4 Nisan 2018 Çarşamba

Yükselebilir mi insan, düşerken?

     Öyle bir dönmüştük ki sırtımızı birbirimize, geri dönüp daha senelerce güleceğimizi bile bile, küfretmiştik. Birden fazla. Ardımız hariç her sese kulak verdik, gözlerimiz dolanıp durdu bir o yana bir bu yana. Niceleri de ağlar dedim. Anasız, babasız, kardeşsiz, sevgisizlikten boş bir kale. Biz ise sadece küfretmiştik.
     "Eh, kapat gözlerini, baca temizleme yapalım." Minik bir özentilik, sarkıttık bacakları şehrin en güzel manzarasından. Rüzgar ılık, yanyana. Anında boşaldı zihnim, kapattım kendimi, bomboş, sessiz, yanyana.
     İlk başta ihtimalim bile yoktu, sevilmezdim ben. Ben de sevmezdim açıkçası. Herkesin elinde yok ki bi kitap, birlikte sürüklenelim. İşte o on beş dakikalık yolu, saatlerce yürürken adam oldum ben. Yol kenarında Sibel Can albümünün üzerine işerken ben, ben oldum. Çaldığım bisikleti fırlatıp, yerden izmarit toplarken yükseldim ben. Tek lokmasız üç gün boyunca ağrıyan midemle, dans ederken büyüdüm ben. Baş kaldırmıştım yakınıma, elaleme falan filan. Eh deliydi kanım fakat yenilmezdim. Etkilenmezdim. Biraz suyu da sevmezdim ben. Sessizlik hakimdi benliğime. İçerdim, gezerdim, yollar, kamplar, şarkılar, türküler, yazılarım, şiirlerim, bestelerim, nasırlarım, kanayan alnım, ağrıyan karnım. Sessizdim işte.
     O gece dondurma yedim, bomboş mideye. Nasıl mutluydum, kimsesizler yurdu gibi tıkış tıkış, bir o kadar da huzurlu. Hiç ezilmedim o zamanlar, hep yükseldim ben.
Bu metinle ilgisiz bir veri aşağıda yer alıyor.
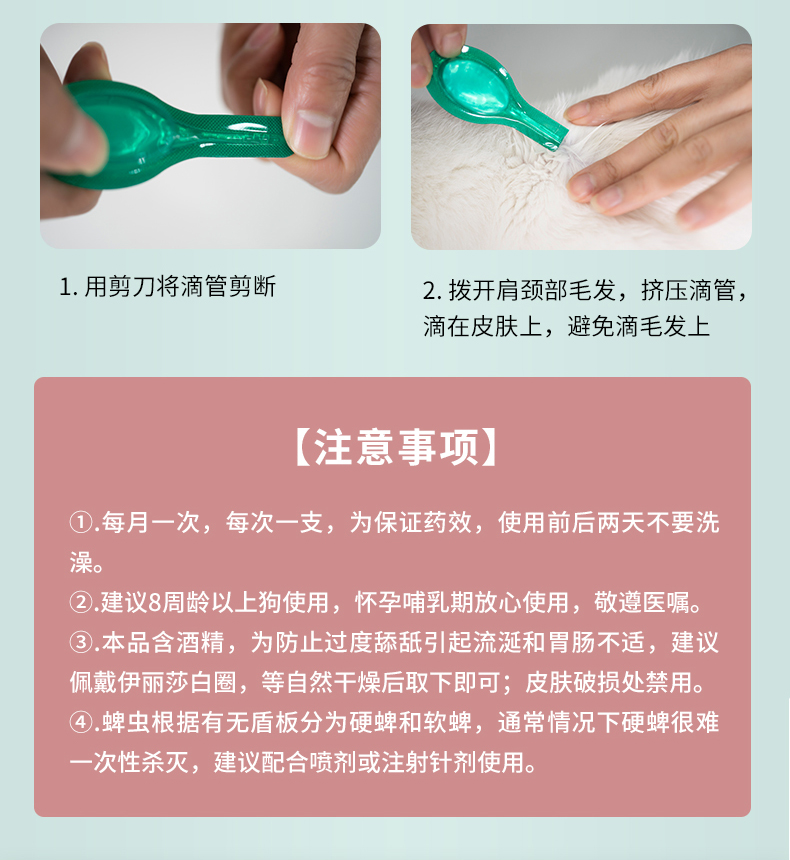 1. 用剪刀将滴管剪断

2. 拨开肩颈部毛发，挤压滴管，滴在皮肤上，避免滴毛发上

【注意事项】

①.每月一次，每次一支，为保证药效，使用前后两天不要洗澡。
②.建议8周龄以上狗使用，怀孕哺乳期放心使用，敬遵医嘱。
③.本品含酒精，为防止过度舔舐引起流涎和胃肠不适，建议佩戴伊丽莎白圈，等自然干燥后取下即可；皮肤破损处禁用。
④.蜱虫根据有无盾板分为硬蜱和软蜱，通常情况下硬蜱很难一次性杀灭，建议配合喷剂或注射针剂使用。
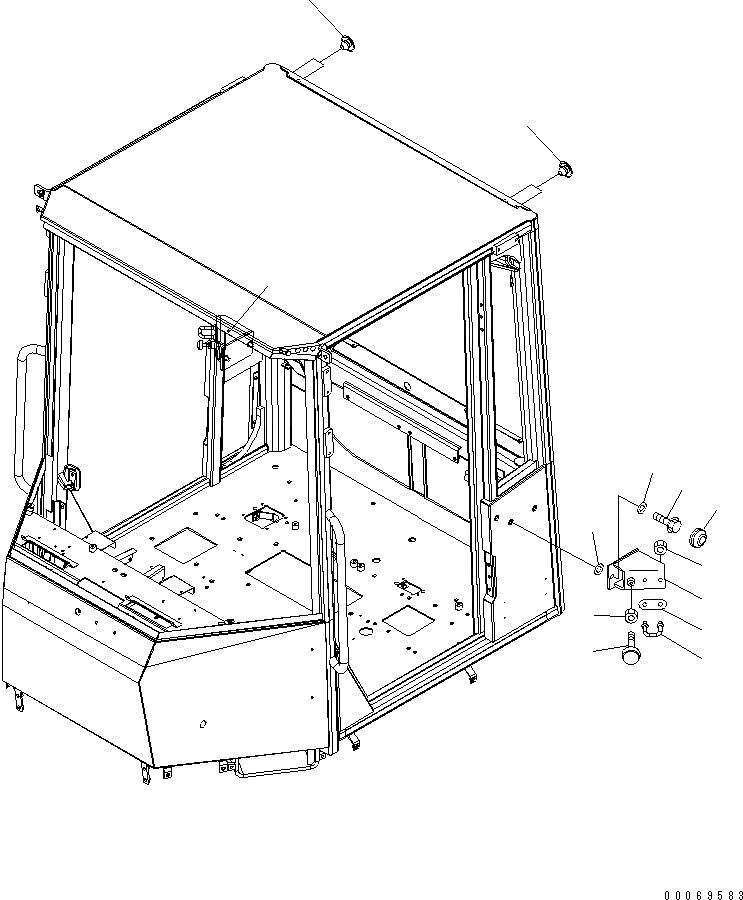 00069583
Hep. Kuştum ben, kafama eserdi uçardım böyle nehirlere, dağlara, ağaçlardan bulutlara, gecelerden alacakaranlıklara. Yere santim kalana kadar alçalırdım fakat asla düşmezdim.
     Sonunda ise hikayenin, kopardım heybetli kanatlarımı. Gözüm görmesin fazlasını diye. Neden mi? Bencillik ve aptallıktı sadece.